So before anyone points it out, I’d like to note that this column has thusfar been a bit male-centric. My apologies. Today’s offering is no exception: all dudes. Fortunately, I’ve run through my addictive photo-book stash, and need to hit photo-eye for a re-up. I’ll make sure to find a better gender balance going forward. The collection of books to be reviewed today have a few things in common. All are beautifully produced, cloth-bound hardcovers, and ought to satisfy last week’s commenters who yearn for something less derivative. Lest I be accused of pandering, however, I’ve had these books waiting in the queue for a month or so.
“Ernst Haas: Color Correction” is a gray cloth-wrapped book from Steidl, with bright red text accents jumping off the cover. Mr. Haas, for those of you who are unaware, was a highly influential commercial and editorial photographer (and Magnum member) who holds the distinction of having the first show of color photographs at MOMA. According to the book, he fell out of favor after John Szarkowski took over the MOMA photo department, and his fine art images, or personal work, have not been given proper appreciation until now. So I’d suppose that might be enough of a reason for some of you to grab a copy, given that many of these images have never been seen before. (They went through something like 10,000 slides to make the edit.) But for most of you, it comes down to the pictures, not the backstory. This volume is teeming with extraordinary color images that collectively create a serene, quiet tone, despite the loud and audacious palette. Abstraction plays a large role, but we get to see people, places, and things, all mashed up with reflections and visual obstructions. Personally, I fell in love with a photo of a man holding a pomelo behind his back in on a NYC street, and a poignant little image of an abandoned necklace, nestled on the ground among some dead leaves.
Bottom Line: A Classic Career, Re-imagined
“Joel Sternfeld: First Pictures” makes a great complement to the Haas book. This one is also offered by Stiedl, in white, with a classic 70’s Americana image affixed to the cover. If you think that the title and that photo give you a sense of what’s in store within, you’re right. They do. This collection of photographs was made between 1971-1980, and it shows. The last words in the book’s essay are “This book is a time capsule,” and I didn’t need them to tell me that. It’s obvious. But wow, could this guy find the symbolic moments of that decade that we all love to love. (Yes, that was a Donna Summer reference. Deal with it.) This is a large book with lots of photographs, and like the Haas book, many of which you’ve never seen before. They have a wit, pathos, and dexterity with symbolism that are as enjoyable as the cultural references. A yellow wheelchair chained to a sign post follows an image of a old lady counting her dollars at the counter of a NYC diner, the empty soup-cracker-wrapper catching the light from the flash just so. Then he drops an image of a bunch of cigars and some horned-rimmed black glasses in the pocket of a 70’s polka-dotted polyester shirt. Boom. What a tripych. He closes the narrative with a series of images shot in malls around New Jersey in 1980, (yes, I was looking for anyone I knew) that perfectly anticipates our contemporary fascination with Jersey Shore, while also capturing the spirit of 80’s teased hair and un-ironic mustaches.

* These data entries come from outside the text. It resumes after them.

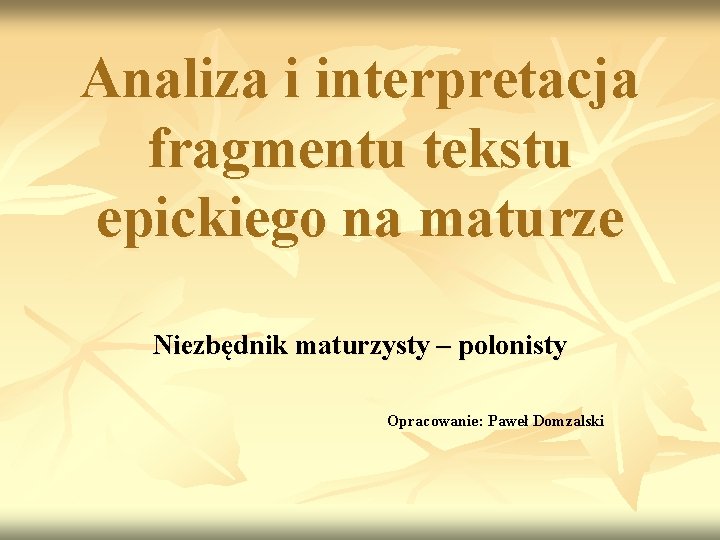 Analiza i interpretacja fragmentu tekstu epickiego na maturze

Niezbędnik maturzysty – polonisty

Opracowanie: Paweł Domzalski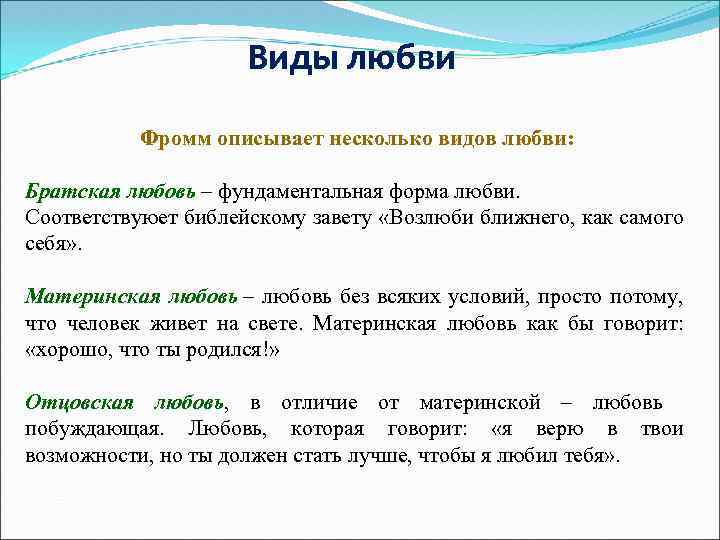 Виды любви

Фромм описывает несколько видов любви:

Братская любовь – фундаментальная форма любви. Соответствуюет библейскому завету «Возлюби ближнего, как самого себя».

Материнская любовь – любовь без всяких условий, просто потому, что человек живет на свете. Материнская любовь как бы говорит: «хорошо, что ты родился!»

Отцовская любовь, в отличие от материнской – любовь побуждающая. Любовь, которая говорит: «я верю в твои возможности, но ты должен стать лучше, чтобы я любил тебя».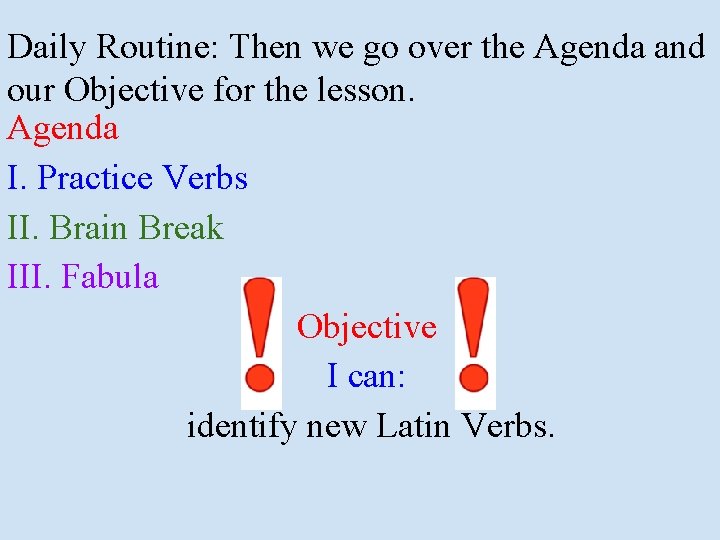 Daily Routine: Then we go over the Agenda and our Objective for the lesson.

Agenda

I. Practice Verbs

II. Brain Break

III. Fabula

Objective

I can:

identify new Latin Verbs.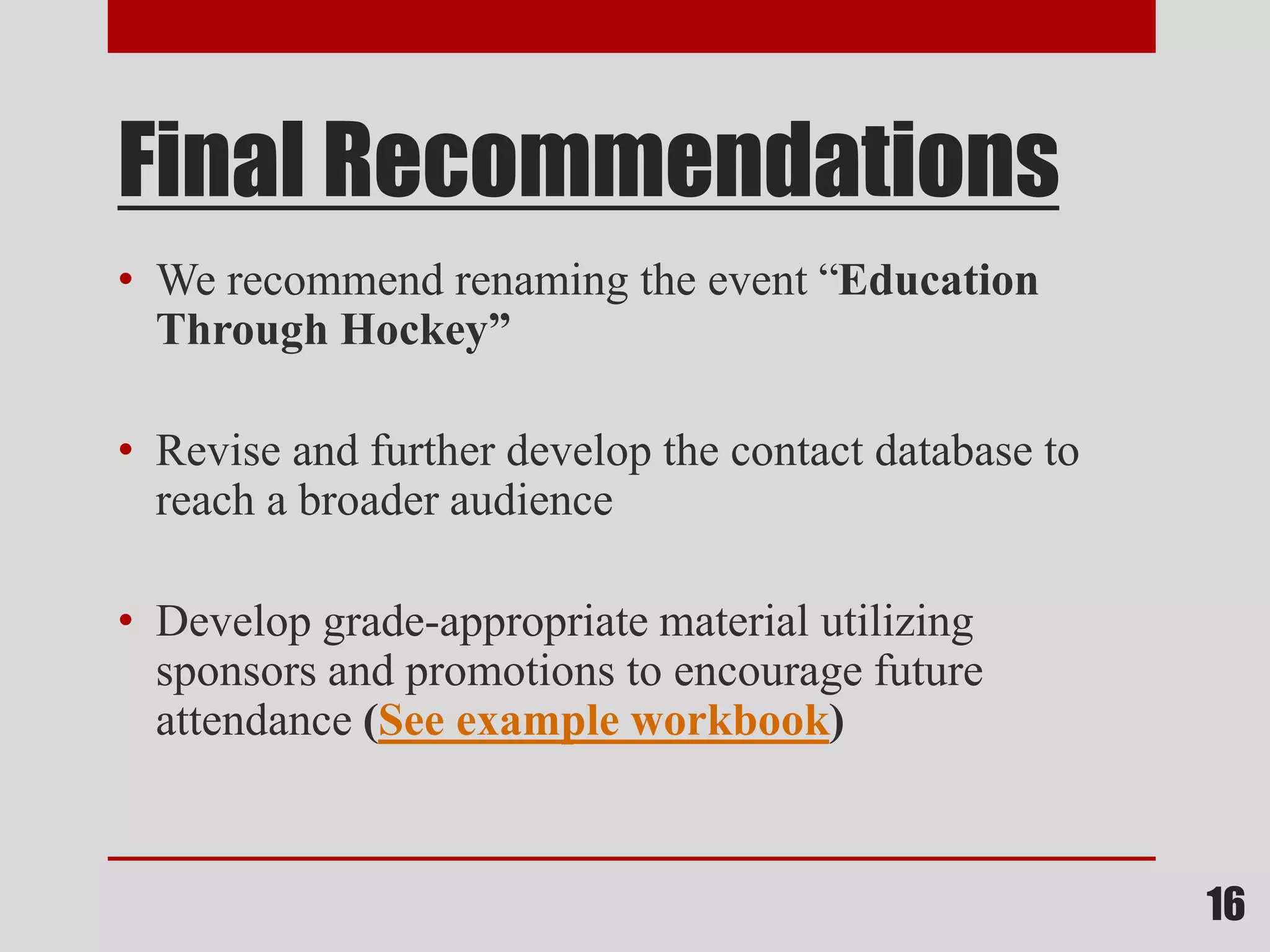 Final Recommendations

• We recommend renaming the event “Education Through Hockey”

• Revise and further develop the contact database to reach a broader audience

• Develop grade-appropriate material utilizing sponsors and promotions to encourage future attendance (See example workbook)

16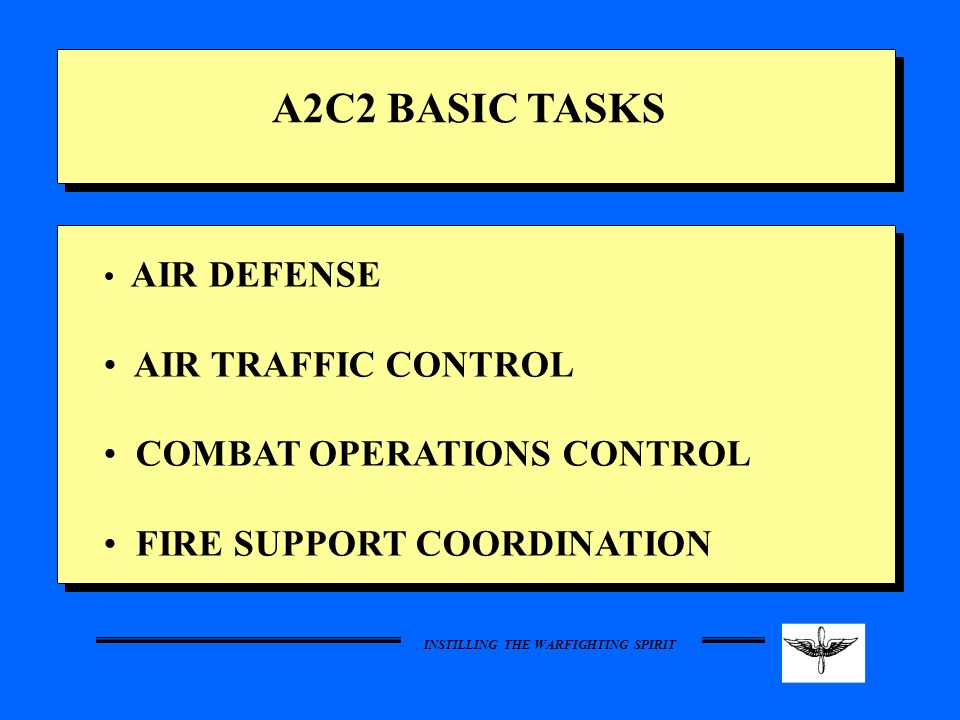 A2C2 BASIC TASKS

• AIR DEFENSE

• AIR TRAFFIC CONTROL

• COMBAT OPERATIONS CONTROL

• FIRE SUPPORT COORDINATION

INSTILLING THE WARFIGHTING SPIRIT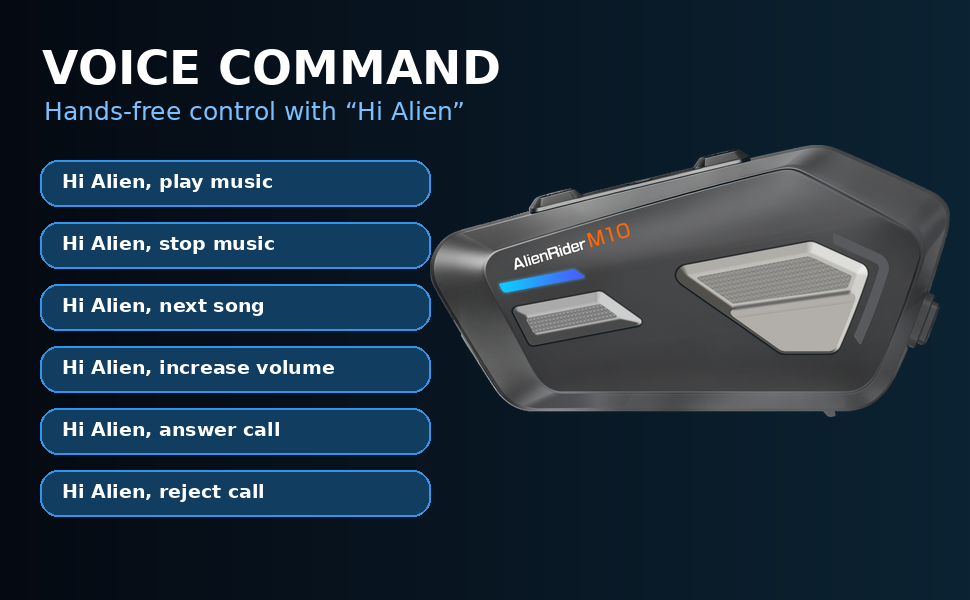 VOICE COMMAND

Hands-free control with “Hi Alien”

Hi Alien, play music

Hi Alien, stop music

Hi Alien, next song

Hi Alien, increase volume

Hi Alien, answer call

Hi Alien, reject call

AlienRider M10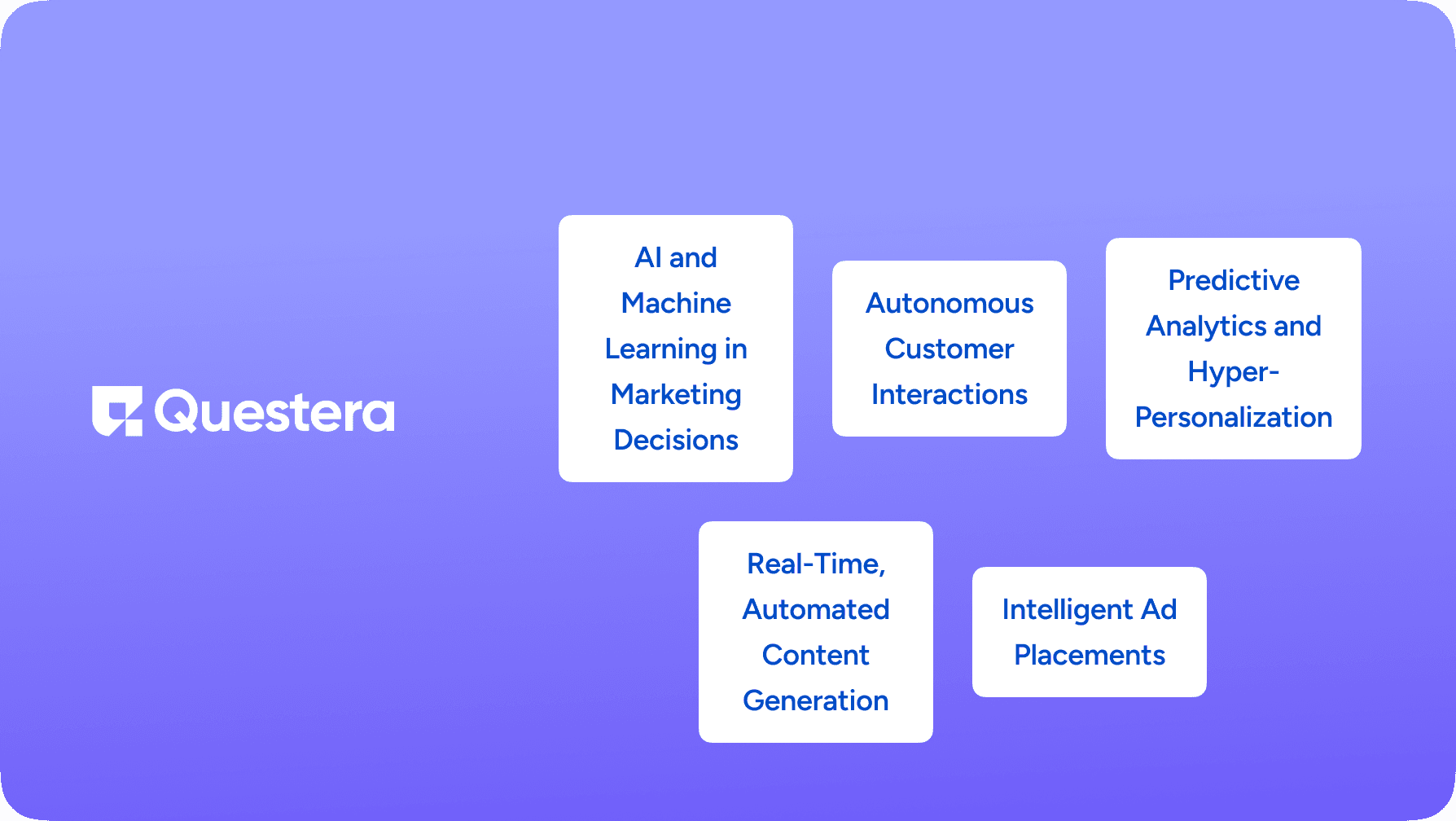 Questera

AI and Machine Learning in Marketing Decisions

Autonomous Customer Interactions

Predictive Analytics and Hyper-Personalization

Real-Time, Automated Content Generation

Intelligent Ad Placements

This book is a keeper, for sure, and I’m sorry I have to return it.
Bottom Line: Unapologetically Awesome
I thought I’d finish up with another set of color images that attempts to take a fresh look at the world. We jump a few decades to the present for “Suburbia Mexicana,” a gray cloth-bound hard cover that was published jointly by photolucida and Daylight books. I’m a big fan of Alejandro Cartagena’s work, and I’m probably at the back of a long line, as he’s been honored by just about everyone for this project. Mr. Cartagena set about to take a closer look at the cookie-cutter, mini-muffin style concrete micro-homes that have sprouted up around the Mexican industrial city of Monterrey, where he is based. (Though the phenomenon exists around Mexico.) The images can be read ironically, like, look at those ridiculous little monsters debasing the environment at the base of some desert Mountain-scape, or earnestly, like, look at what happens when a Third world country begins to develop a middle-class, and people can finally afford a decent place for their families with a TV and indoor plumbing. Regardless, “Suburbia Mexicana” captures the essence of a global movement that has seen the American middle class struggle while hungry, desperate people around the world claw towards a better way of life. Those of you curious to see what’s going on in our neighbor to the South, (aside from the gruesome drug war and absurd permanent spring-break tourist culture) will get a unique vision of an issue super-relevant to our times.